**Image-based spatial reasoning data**
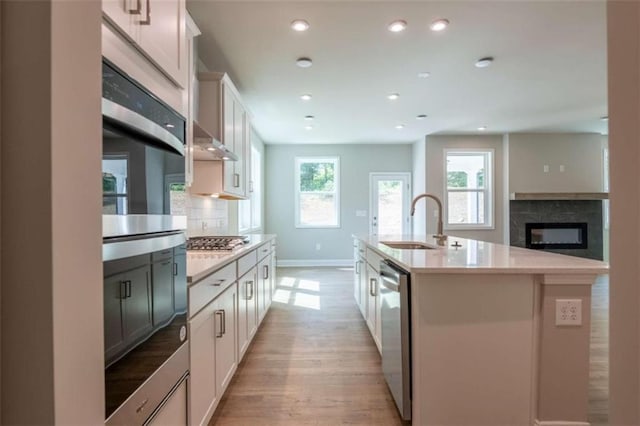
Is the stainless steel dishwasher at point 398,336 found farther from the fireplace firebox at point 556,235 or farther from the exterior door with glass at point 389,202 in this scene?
the fireplace firebox at point 556,235

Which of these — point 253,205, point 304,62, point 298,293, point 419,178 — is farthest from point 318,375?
point 419,178

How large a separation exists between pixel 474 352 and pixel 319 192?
587cm

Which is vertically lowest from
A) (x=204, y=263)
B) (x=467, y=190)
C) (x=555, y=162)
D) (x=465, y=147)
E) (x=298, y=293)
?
(x=298, y=293)

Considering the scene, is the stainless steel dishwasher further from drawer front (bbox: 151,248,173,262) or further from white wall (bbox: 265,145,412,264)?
white wall (bbox: 265,145,412,264)

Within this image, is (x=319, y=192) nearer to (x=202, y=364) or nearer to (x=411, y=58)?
(x=411, y=58)

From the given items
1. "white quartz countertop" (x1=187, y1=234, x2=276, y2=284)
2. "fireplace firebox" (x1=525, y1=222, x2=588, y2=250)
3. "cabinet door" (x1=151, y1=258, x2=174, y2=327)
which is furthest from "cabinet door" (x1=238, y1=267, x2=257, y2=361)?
"fireplace firebox" (x1=525, y1=222, x2=588, y2=250)

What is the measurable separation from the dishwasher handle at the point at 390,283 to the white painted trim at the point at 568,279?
692 mm

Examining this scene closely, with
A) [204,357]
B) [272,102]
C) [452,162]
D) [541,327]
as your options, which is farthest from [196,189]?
[452,162]

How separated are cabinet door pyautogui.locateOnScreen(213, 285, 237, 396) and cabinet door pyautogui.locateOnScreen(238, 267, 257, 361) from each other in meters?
0.13

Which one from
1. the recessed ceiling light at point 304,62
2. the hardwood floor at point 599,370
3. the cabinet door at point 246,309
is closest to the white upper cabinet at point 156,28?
the cabinet door at point 246,309

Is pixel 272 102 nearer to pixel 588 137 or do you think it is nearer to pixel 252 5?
pixel 252 5

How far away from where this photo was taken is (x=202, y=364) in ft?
4.92

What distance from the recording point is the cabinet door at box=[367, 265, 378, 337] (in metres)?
2.62

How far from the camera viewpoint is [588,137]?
20.9 feet
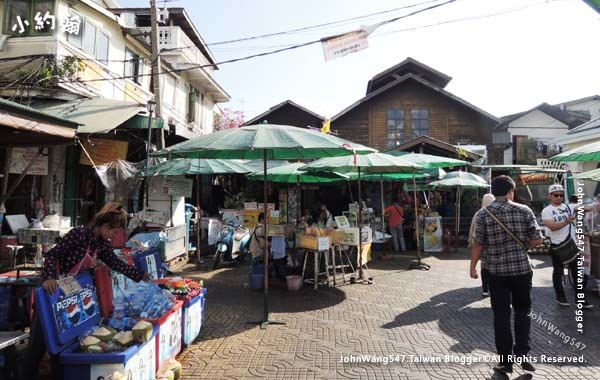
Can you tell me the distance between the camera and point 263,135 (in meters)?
5.42

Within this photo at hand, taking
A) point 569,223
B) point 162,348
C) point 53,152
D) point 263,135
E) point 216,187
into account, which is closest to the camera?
point 162,348

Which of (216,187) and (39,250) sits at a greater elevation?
(216,187)

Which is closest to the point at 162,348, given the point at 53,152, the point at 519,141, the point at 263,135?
the point at 263,135

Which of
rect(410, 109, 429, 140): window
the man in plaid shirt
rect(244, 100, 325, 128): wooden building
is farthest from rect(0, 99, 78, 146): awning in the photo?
rect(410, 109, 429, 140): window

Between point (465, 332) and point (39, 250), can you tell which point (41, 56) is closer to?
point (39, 250)

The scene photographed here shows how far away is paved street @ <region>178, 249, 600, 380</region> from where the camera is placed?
4059 millimetres

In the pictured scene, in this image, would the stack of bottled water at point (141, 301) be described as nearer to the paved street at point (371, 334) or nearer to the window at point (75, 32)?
the paved street at point (371, 334)

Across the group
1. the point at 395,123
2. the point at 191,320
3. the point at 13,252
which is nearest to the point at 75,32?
the point at 13,252

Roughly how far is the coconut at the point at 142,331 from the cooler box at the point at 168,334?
23 cm

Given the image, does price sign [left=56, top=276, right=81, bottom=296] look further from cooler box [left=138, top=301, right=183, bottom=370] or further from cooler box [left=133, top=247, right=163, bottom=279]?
cooler box [left=133, top=247, right=163, bottom=279]

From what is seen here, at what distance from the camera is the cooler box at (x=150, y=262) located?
5.09 m

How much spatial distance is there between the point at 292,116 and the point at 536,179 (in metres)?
12.7

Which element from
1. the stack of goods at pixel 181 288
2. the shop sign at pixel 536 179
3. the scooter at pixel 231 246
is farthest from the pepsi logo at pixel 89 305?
the shop sign at pixel 536 179

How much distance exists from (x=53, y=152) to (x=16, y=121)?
24.7ft
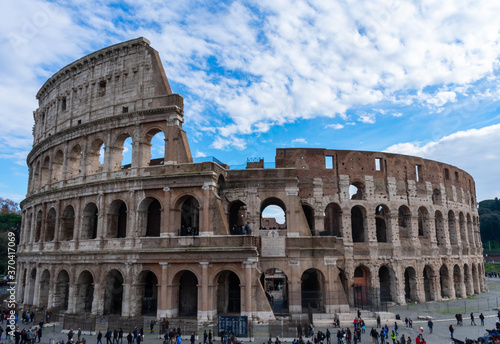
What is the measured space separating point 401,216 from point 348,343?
19.2 metres

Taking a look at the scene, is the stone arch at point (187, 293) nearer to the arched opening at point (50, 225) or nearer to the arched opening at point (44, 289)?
the arched opening at point (44, 289)

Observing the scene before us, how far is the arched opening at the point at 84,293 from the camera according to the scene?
84.0 feet

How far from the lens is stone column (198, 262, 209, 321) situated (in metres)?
21.8

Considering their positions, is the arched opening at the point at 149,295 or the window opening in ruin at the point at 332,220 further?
the window opening in ruin at the point at 332,220

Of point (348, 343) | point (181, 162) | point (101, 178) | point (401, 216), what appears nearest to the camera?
point (348, 343)

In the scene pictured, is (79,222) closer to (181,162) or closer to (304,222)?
(181,162)

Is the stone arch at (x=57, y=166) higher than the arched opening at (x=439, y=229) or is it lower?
higher

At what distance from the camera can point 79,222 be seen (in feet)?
87.6

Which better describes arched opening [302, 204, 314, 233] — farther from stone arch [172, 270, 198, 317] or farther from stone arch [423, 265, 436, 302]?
stone arch [423, 265, 436, 302]

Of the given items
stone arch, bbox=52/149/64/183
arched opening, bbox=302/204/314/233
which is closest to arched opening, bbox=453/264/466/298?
arched opening, bbox=302/204/314/233

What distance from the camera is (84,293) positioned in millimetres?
26047

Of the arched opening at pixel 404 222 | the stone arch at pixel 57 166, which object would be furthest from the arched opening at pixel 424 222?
the stone arch at pixel 57 166

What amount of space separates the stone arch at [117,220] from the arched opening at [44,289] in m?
7.35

**EXERCISE**
Please rewrite the items from the line with "How separated are" to the line with "4059 millimetres", changing "awning" to "canopy" and keeping everything else the same. Leave the pictures out.

**COMPLETE RESPONSE**
How separated are cabinet door pyautogui.locateOnScreen(213, 285, 237, 396) and cabinet door pyautogui.locateOnScreen(238, 267, 257, 361) from each other in meters?
0.13

Which one from
1. the recessed ceiling light at point 304,62
2. the hardwood floor at point 599,370
3. the cabinet door at point 246,309
is closest to the white upper cabinet at point 156,28?
the cabinet door at point 246,309

Is pixel 272 102 nearer to pixel 588 137 or do you think it is nearer to pixel 252 5?
pixel 252 5

How far away from where this photo was taken is (x=202, y=364) in ft?
4.92

What distance from the recording point is the cabinet door at box=[367, 265, 378, 337] (in metres)?
2.62

How far from the camera viewpoint is [588,137]?
20.9 feet
Can you tell me the distance between the camera and point 263,135 (in meters)?
5.42

Within this photo at hand, taking
A) point 569,223
B) point 162,348
C) point 53,152
D) point 263,135
E) point 216,187
into account, which is closest to the camera?
point 162,348

Which of (216,187) and (39,250) sits at a greater elevation?
(216,187)

Which is closest to the point at 162,348, given the point at 53,152, the point at 519,141, the point at 263,135?
the point at 263,135

Which of
rect(410, 109, 429, 140): window
the man in plaid shirt
rect(244, 100, 325, 128): wooden building
is farthest from rect(0, 99, 78, 146): canopy in the photo?
rect(410, 109, 429, 140): window

Between point (465, 332) and point (39, 250), can you tell which point (41, 56) is closer to?
point (39, 250)

The scene photographed here shows how far away is paved street @ <region>178, 249, 600, 380</region> from where the camera is placed?
4059 millimetres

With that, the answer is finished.